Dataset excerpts
════

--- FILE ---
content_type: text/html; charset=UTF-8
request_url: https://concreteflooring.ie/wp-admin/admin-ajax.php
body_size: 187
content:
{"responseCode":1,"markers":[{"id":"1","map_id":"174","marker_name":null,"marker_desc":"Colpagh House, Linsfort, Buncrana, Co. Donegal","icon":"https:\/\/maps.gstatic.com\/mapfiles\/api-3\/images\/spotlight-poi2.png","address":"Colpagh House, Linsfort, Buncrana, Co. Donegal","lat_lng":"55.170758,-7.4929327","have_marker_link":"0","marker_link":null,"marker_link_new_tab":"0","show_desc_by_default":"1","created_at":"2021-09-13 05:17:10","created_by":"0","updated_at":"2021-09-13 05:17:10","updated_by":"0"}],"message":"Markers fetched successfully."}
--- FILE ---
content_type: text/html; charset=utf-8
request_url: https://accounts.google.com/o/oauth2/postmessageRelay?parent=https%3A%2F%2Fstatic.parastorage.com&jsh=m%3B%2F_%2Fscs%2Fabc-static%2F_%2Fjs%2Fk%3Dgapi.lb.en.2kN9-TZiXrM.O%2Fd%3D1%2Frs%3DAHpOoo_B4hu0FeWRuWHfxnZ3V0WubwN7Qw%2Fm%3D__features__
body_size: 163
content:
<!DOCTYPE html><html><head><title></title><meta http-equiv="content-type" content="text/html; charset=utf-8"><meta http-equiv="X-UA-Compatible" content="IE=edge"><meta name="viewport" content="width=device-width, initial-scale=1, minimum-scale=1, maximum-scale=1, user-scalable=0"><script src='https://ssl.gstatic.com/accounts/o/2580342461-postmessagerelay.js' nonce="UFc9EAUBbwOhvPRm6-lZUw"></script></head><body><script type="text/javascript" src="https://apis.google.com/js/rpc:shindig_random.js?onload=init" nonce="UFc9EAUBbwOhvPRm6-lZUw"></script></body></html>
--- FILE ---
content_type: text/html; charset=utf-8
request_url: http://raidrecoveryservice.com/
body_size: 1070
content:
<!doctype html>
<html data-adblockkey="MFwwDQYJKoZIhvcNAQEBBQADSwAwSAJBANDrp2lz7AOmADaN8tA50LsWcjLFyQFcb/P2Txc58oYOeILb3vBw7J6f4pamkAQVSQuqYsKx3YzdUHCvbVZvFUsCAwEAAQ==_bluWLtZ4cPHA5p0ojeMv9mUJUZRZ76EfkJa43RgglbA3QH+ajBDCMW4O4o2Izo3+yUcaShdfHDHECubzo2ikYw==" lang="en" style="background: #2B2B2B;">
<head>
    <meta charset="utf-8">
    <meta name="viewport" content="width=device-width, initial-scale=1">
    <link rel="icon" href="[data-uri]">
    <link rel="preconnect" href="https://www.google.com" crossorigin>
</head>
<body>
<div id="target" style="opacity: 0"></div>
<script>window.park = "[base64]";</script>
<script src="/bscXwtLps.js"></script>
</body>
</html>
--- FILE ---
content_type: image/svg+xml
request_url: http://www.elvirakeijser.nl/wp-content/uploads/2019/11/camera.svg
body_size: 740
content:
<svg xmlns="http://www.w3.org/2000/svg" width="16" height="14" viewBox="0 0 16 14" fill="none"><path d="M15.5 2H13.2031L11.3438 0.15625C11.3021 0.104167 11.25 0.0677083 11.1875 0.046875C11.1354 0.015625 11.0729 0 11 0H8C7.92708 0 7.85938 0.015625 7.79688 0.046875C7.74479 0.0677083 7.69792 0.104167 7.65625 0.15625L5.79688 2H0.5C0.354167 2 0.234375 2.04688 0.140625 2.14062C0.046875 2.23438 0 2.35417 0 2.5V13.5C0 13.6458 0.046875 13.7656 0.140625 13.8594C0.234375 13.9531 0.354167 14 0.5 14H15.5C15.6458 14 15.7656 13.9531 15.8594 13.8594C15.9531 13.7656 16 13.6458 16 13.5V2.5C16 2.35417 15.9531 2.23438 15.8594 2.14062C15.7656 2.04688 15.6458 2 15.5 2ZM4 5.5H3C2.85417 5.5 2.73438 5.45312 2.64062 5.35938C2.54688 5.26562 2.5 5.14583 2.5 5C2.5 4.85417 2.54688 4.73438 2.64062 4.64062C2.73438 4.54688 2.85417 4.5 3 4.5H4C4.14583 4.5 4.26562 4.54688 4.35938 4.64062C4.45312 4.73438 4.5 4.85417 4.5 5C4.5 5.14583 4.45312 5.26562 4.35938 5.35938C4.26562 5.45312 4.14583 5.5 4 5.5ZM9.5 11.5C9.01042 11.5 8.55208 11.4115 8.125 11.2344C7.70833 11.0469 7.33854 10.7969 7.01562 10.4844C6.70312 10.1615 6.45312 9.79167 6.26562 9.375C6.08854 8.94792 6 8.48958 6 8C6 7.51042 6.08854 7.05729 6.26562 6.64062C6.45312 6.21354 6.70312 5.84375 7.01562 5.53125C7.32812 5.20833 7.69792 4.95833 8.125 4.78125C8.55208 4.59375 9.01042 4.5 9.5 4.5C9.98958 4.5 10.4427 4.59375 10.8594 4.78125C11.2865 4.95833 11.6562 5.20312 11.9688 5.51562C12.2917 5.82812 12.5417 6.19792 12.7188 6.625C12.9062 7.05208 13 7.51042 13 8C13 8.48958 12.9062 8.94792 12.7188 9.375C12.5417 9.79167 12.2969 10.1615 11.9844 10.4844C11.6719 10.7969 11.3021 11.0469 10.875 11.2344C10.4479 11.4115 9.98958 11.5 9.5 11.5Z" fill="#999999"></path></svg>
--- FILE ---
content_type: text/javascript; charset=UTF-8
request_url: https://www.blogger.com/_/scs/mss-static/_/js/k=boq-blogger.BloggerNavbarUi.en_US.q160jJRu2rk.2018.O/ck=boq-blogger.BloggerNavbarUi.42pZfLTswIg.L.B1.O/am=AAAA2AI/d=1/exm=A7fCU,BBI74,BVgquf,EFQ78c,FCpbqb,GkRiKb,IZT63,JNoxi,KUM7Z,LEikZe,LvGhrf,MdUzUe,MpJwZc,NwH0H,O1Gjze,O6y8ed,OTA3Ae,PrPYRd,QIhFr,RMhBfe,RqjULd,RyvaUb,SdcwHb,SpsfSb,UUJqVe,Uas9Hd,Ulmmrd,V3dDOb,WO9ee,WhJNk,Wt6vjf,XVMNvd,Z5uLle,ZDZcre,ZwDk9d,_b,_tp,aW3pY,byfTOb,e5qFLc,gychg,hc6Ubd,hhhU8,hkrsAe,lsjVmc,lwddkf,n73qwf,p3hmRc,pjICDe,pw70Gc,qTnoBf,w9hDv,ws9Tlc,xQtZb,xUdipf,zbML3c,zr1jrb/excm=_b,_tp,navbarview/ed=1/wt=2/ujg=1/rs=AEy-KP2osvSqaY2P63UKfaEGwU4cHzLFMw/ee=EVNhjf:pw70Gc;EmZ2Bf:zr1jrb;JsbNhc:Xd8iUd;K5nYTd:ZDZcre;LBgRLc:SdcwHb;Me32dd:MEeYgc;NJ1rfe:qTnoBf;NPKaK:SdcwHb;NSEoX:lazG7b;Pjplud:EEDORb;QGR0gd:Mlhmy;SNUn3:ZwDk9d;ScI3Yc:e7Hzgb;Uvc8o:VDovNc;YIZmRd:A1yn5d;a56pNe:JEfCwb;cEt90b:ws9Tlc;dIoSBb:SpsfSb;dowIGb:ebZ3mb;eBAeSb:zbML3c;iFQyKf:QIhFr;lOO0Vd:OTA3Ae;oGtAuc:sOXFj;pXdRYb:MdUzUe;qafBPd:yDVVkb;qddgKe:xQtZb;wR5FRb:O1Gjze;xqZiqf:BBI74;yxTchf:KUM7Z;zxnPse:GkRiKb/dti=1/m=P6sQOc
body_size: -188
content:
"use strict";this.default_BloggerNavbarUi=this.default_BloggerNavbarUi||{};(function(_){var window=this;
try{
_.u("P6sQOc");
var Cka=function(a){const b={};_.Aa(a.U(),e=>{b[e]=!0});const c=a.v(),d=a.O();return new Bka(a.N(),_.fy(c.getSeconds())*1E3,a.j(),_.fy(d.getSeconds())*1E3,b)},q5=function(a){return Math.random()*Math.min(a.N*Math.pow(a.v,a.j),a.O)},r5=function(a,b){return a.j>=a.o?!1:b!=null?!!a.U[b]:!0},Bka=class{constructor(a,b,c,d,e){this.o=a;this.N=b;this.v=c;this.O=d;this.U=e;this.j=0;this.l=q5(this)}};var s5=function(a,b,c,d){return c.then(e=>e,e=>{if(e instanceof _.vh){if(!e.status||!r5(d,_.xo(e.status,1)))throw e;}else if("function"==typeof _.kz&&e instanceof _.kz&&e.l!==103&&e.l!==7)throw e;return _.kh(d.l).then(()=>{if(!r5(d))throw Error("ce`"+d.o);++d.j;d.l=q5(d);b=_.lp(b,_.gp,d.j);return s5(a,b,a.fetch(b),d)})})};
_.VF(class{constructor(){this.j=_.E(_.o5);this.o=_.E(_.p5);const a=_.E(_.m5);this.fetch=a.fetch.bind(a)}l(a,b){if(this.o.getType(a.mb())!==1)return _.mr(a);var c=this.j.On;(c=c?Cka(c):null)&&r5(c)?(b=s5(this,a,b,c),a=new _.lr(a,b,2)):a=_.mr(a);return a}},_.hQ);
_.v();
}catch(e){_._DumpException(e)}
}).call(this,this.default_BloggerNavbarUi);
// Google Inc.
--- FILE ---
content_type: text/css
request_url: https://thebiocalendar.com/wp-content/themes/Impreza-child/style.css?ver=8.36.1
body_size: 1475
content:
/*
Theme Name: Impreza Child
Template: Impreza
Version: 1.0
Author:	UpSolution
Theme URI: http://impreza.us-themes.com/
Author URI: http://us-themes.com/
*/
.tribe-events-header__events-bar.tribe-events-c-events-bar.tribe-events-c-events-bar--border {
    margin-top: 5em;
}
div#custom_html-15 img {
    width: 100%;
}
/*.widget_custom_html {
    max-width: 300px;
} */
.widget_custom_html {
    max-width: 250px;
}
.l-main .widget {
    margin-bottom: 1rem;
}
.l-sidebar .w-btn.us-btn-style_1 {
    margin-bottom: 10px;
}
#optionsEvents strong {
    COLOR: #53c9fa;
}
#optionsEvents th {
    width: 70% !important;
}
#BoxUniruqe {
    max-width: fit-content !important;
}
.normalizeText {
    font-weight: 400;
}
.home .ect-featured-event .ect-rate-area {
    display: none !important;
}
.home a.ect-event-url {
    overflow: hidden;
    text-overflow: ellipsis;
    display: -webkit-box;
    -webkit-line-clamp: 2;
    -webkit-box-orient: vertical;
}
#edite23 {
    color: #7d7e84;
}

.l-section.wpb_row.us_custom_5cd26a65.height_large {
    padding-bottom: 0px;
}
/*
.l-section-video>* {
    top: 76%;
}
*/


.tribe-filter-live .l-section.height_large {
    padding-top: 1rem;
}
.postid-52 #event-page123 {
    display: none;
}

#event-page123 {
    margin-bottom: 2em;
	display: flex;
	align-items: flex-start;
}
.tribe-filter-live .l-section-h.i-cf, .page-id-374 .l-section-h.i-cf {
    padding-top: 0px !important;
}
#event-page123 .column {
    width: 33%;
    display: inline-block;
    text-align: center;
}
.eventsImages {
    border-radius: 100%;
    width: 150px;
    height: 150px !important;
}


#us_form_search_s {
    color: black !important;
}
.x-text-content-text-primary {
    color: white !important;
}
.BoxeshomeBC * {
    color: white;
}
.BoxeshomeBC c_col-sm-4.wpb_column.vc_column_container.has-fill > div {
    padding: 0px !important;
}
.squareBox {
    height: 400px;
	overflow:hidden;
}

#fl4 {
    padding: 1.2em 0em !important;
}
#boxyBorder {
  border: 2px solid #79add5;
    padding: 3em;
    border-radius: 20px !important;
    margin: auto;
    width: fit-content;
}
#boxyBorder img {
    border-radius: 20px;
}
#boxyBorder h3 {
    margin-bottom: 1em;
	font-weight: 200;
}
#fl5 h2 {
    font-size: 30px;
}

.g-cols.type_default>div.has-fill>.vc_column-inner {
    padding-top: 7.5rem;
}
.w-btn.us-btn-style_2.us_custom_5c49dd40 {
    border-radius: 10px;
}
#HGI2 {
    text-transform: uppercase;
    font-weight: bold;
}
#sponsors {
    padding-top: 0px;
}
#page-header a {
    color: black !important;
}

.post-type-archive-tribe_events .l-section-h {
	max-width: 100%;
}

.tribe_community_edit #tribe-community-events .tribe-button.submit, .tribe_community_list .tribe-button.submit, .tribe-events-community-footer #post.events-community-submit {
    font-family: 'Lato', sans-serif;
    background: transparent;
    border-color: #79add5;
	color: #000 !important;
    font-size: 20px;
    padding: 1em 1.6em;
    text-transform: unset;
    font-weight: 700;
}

════

**Assignment:** Transcribe the lines above between the line holding "overflow: hidden;" and the line holding "color: #000 !important;", inclusive, exactly as they stand and with nothing added.

**Solution below:**
    overflow: hidden;
    text-overflow: ellipsis;
    display: -webkit-box;
    -webkit-line-clamp: 2;
    -webkit-box-orient: vertical;
}
#edite23 {
    color: #7d7e84;
}

.l-section.wpb_row.us_custom_5cd26a65.height_large {
    padding-bottom: 0px;
}
/*
.l-section-video>* {
    top: 76%;
}
*/


.tribe-filter-live .l-section.height_large {
    padding-top: 1rem;
}
.postid-52 #event-page123 {
    display: none;
}

#event-page123 {
    margin-bottom: 2em;
	display: flex;
	align-items: flex-start;
}
.tribe-filter-live .l-section-h.i-cf, .page-id-374 .l-section-h.i-cf {
    padding-top: 0px !important;
}
#event-page123 .column {
    width: 33%;
    display: inline-block;
    text-align: center;
}
.eventsImages {
    border-radius: 100%;
    width: 150px;
    height: 150px !important;
}


#us_form_search_s {
    color: black !important;
}
.x-text-content-text-primary {
    color: white !important;
}
.BoxeshomeBC * {
    color: white;
}
.BoxeshomeBC c_col-sm-4.wpb_column.vc_column_container.has-fill > div {
    padding: 0px !important;
}
.squareBox {
    height: 400px;
	overflow:hidden;
}

#fl4 {
    padding: 1.2em 0em !important;
}
#boxyBorder {
  border: 2px solid #79add5;
    padding: 3em;
    border-radius: 20px !important;
    margin: auto;
    width: fit-content;
}
#boxyBorder img {
    border-radius: 20px;
}
#boxyBorder h3 {
    margin-bottom: 1em;
	font-weight: 200;
}
#fl5 h2 {
    font-size: 30px;
}

.g-cols.type_default>div.has-fill>.vc_column-inner {
    padding-top: 7.5rem;
}
.w-btn.us-btn-style_2.us_custom_5c49dd40 {
    border-radius: 10px;
}
#HGI2 {
    text-transform: uppercase;
    font-weight: bold;
}
#sponsors {
    padding-top: 0px;
}
#page-header a {
    color: black !important;
}

.post-type-archive-tribe_events .l-section-h {
	max-width: 100%;
}

.tribe_community_edit #tribe-community-events .tribe-button.submit, .tribe_community_list .tribe-button.submit, .tribe-events-community-footer #post.events-community-submit {
    font-family: 'Lato', sans-serif;
    background: transparent;
    border-color: #79add5;
	color: #000 !important;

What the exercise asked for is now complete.